Common Core’s Serious Flaws

Sandra Stotsky wrote a piece for the National Association of Scholars entitled “Revise or Reject: The Common Core’s Serious Flaws.”

Here is an excerpt she outlines some of the flaws:

First, the ELA standards have many flaws:

Common Core expects English teachers to spend at least 50 percent of their reading instructional time on informational texts at every grade level. It provides 10 reading standards for informational texts and 9 standards for literary texts at every grade level. (An informational text is a piece of writing intending to convey information about something, e.g., gravity, bicycles, nutrition.) However, there is no body of information that English teachers have ever been responsible for teaching, unlike science teachers, for example, who are charged with teaching information about science. As a result, English teachers are not trained to give informational reading instruction—by college English departments or by teacher preparation programs. They typically study four major genres of literature—poetry, drama, fiction, and nonfiction—and are trained to teach those genres.[1]

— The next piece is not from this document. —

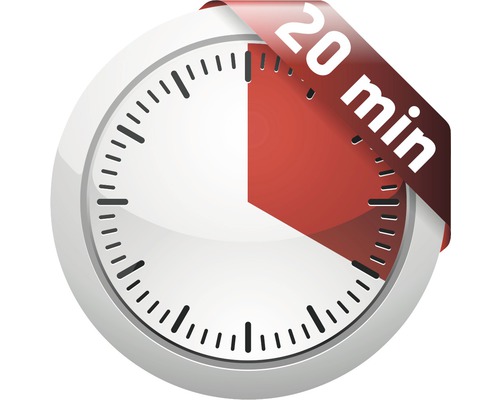 Symbol für 20 Minuten Einwirkzeit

Common Core reduces opportunities for students to develop critical (analytical) thinking. Analytical thinking is developed in the English class when teachers teach students how to read between the lines of complex literary works. It is facilitated by the knowledge that students acquire in other ways and in other subjects because critical (analytical) thinking cannot take place in an intellectual vacuum. By reducing literary study in the English class, Common Core reduces the opportunity for students to learn how to do critical (analytical) thinking.[2]

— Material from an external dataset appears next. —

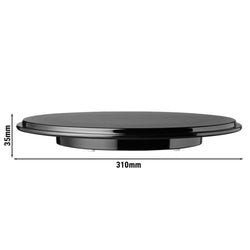 Talerz do serwowania i podawania ciast – melamina – średnica 310 mm – okrągły – wysokość: 35 mm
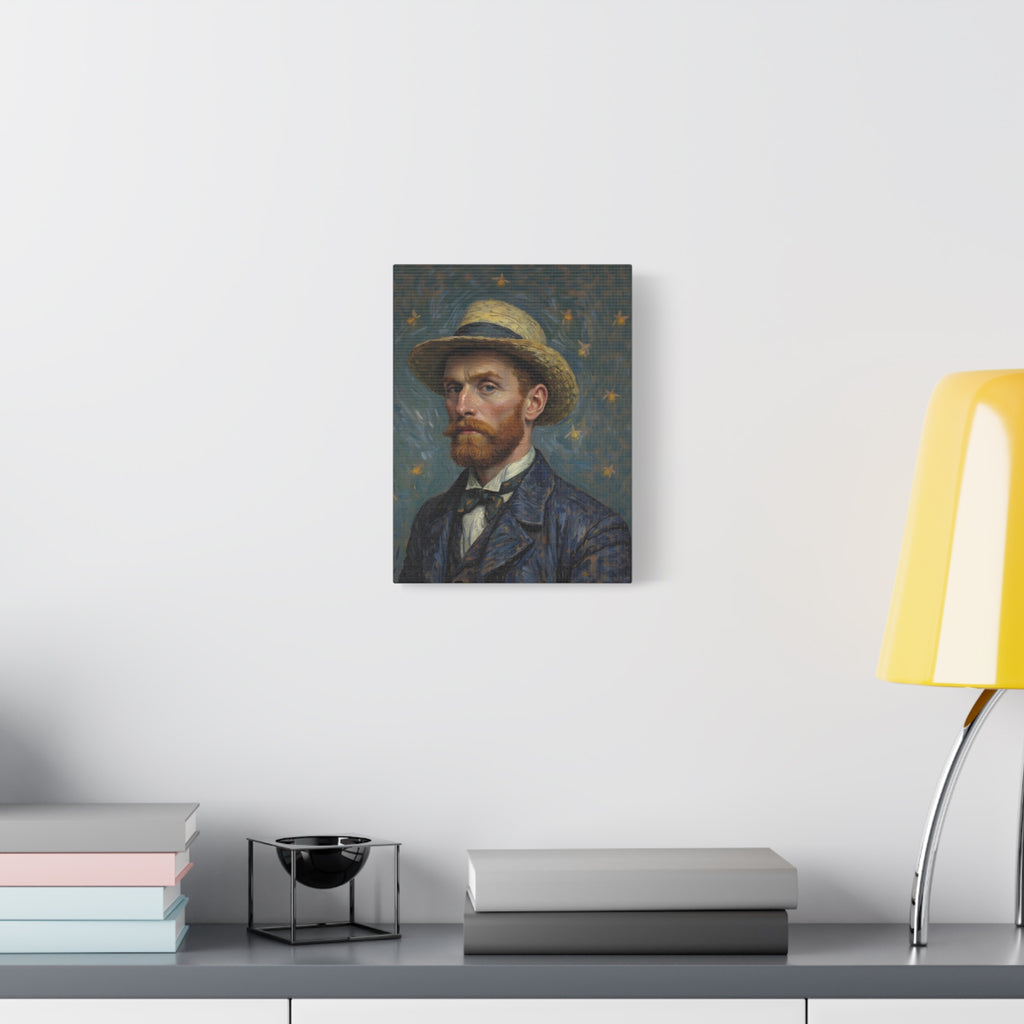 Van Gogh Style Self-Portrait Canvas Print - Matte Stretched Wall Art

Common Core’s middle school writing standards are developmentally inappropriate for average middle school students. Adults have a much better idea of what “claims,” “relevant evidence,” and academic “arguments” are. Most children have a limited understanding of these concepts and find it difficult to compose an argument with claims and evidence. This would be the case even if Common Core’s writing standards were linked to appropriate reading standards and prose models. But they are not. Nor does the document clarify the difference between an academic argument (explanatory writing) and persuasive writing, confusing teachers and students alike.[3]

Most of Common Core’s college-readiness and grade-level standards in ELA are empty skills. Skills training alone doesn’t prepare students for college-level work. They need a fund of content knowledge. But Common Core’s ELA standards (as well as its literacy standards for other subjects) do not specify the literary/historical knowledge students need. They provide no list of recommended authors or works, just examples of levels of “complexity.” They require no British literature aside from Shakespeare. They require no authors from the ancient world or selected pieces from the Bible as literature so that students can learn about their influence on English and American literature. They do not require study of the history of the English language. Without requirements in these areas, students are not prepared for college coursework.[4]

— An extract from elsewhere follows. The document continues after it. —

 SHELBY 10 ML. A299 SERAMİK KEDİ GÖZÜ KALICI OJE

Common Core’s Mathematics standards also have serious flaws.

Common Core does not complete the teaching and use of the standard algorithms of arithmetic until grades 5-6.[5]

Common Core defers the study of many Algebra I concepts to grade 9. This makes it difficult for mathematically able students to complete an authentic Algebra I course in grade 8. As the 2013 NAEP results indicate, over 30% of 13-year-olds nationwide take Algebra I, a percentage that has been increasing regularly since 1970.[6]  This percentage will decrease rapidly if schools choose not to make it possible for able students in mathematics to accelerate in grades 5, 6, and 7 so they can take an authentic Algebra I course in grade 8 and if grade 8 students who have completed Algebra I are not allowed to take an end-of-course Algebra I test at the end of grade 8.